Presence of scar tissue
Acid reflux can, in time, cause extensive scar tissue in the esophagus. When scar tissue replaces normal esophagus tissue, it not only affects peristaltic movements of the smooth muscles transporting food down into the stomach, but also increases the risk for more serious conditions such as esophageal cancer.
Underlying conditions that affect swallowing
If you experience a lump or pill stuck in throat sensation and, in addition to it, difficulty swallowing food and water, pain when swallowing or other worrisome symptoms, you need to see a doctor as soon as possible. Underlying conditions causing feelings of something stuck in the throat may include:
Achalasia of the esophagus
The smooth muscles of the esophagus stop working properly which also affects the ring of muscles that open and close to let food pass into the stomach. Achalasia can occur for no apparent reason, or be caused by acid reflux, scar tissue from gastric juices escaping into the esophagus. It increases the risk for esophageal cancer.
It refers to the inflammation of the esophagus and can be caused by bacterial, viral, fungal infections or allergic, autoimmune or other causes. It can be acute or chronic and result in ulcers. Symptoms include pain when swallowing, acid reflux, heartburn, food stuck in throat sensation etc. It requires a visit to the gastroenterologist for diagnosis and treatment.
Motor diseases, or nerve and muscle diseases
Examples: muscular atrophy, motor neuron disease or ALS, amyotrophic lateral sclerosis, progressive muscular atrophy etc.
Most common in smokers and those who drink alcohol regularly, increased risk for anyone with a previous or existing head or neck cancer. Typically, symptoms to look out for include unusual hoarseness, sore throat, wheezing, cough, pill stuck in throat sensation, lump in the neck, difficulty swallowing food or water, halitosis.

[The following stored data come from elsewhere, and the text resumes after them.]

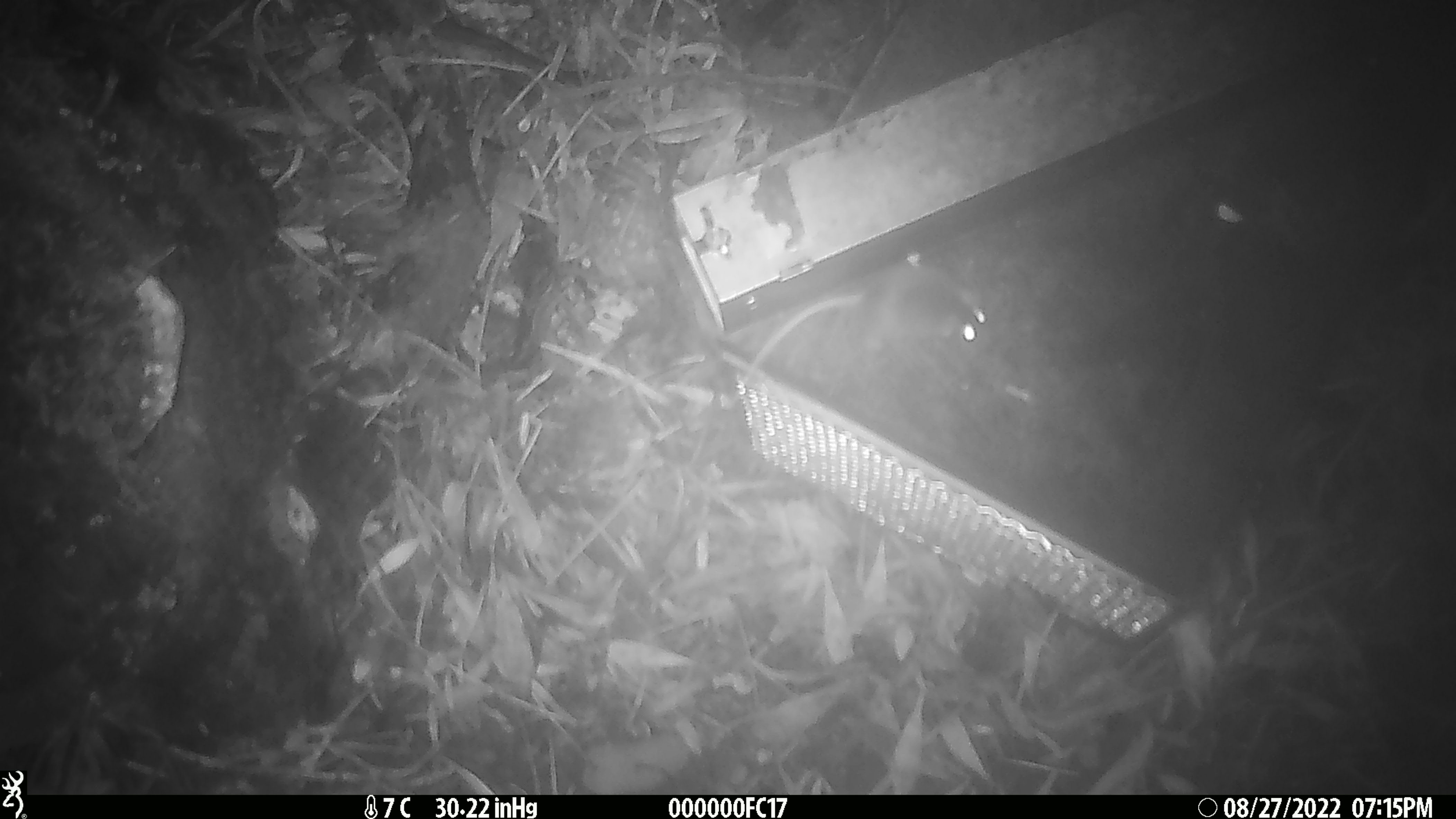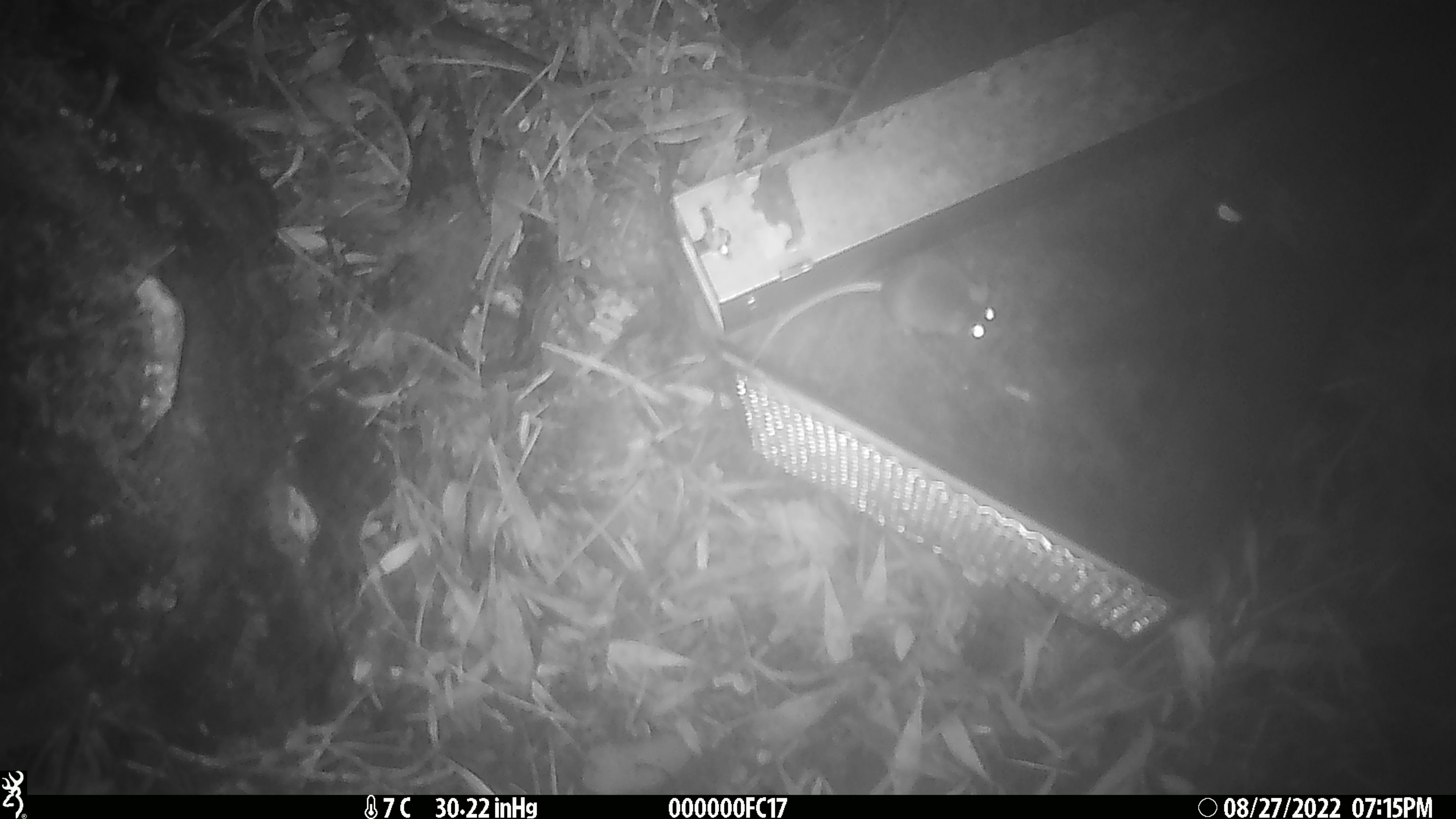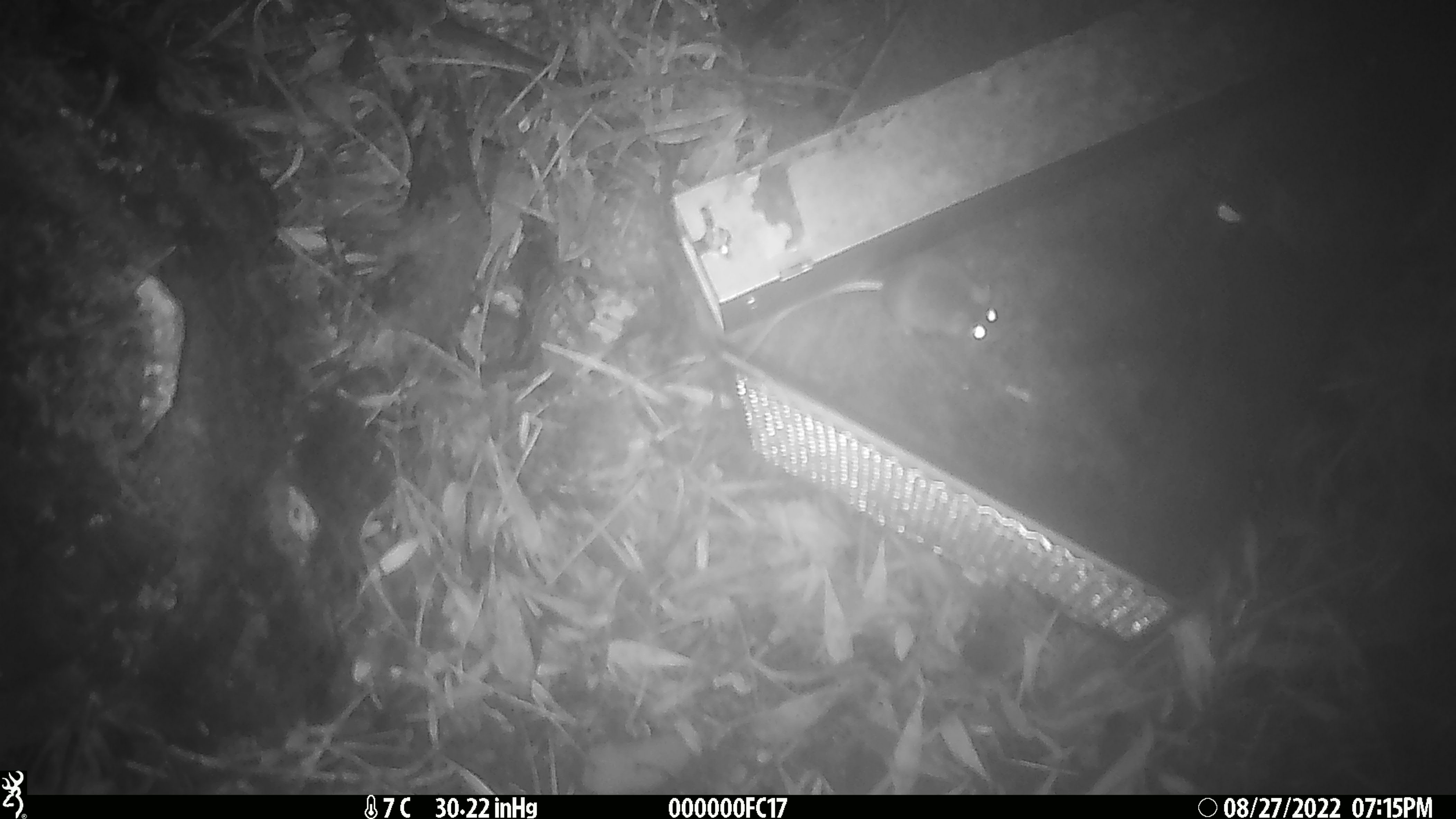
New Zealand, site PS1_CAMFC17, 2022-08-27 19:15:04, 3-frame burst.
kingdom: Animalia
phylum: Chordata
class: Mammalia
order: Rodentia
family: Muridae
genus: Mus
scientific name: Mus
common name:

If you experience several of these symptoms, see your doctor for a diagnosis.
Solutions for a pill stuck in throat feeling
These are some solutions that could help you avoid the pill stuck in throat sensation:
- Drink water before taking your medicine or dietary supplements.
- Take pills or tablets with plenty of water.
- Do not eat or take medicine lying down or with your head tilted back. It is recommended to slightly lean head forward to avoid too tense throat muscles.
- Ask your doctor if you can crush and mix your medication with water, honey, fruit juice, yogurt or a dessert like applesauce.
- Avoid taking pills in a hurry, when there is commotion around you or you are not sitting upright.
- Eat something before taking a pill. Not a full meal, but a few bites of food. Ideally, have a slice of bread, half a banana, or a few bites of pizza even to prepare your throat for a pill passing through.
A feeling of a pill stuck in the throat can be merely a perception and occur after trying to swallow medicine tablets or a dietary supplement pill, even dry, hard-textured food and should pass in a couple of days at most. It can occur by itself, as a result of anxiety or depression. However, if you experience a lump or something stuck in the throat along with difficulty swallowing or pain when swallowing, hoarseness, wheezing or sore throat, especially if you have a history of acid reflux, it is important to make an appointment with your doctor and have some tests to rule out any underlying disease.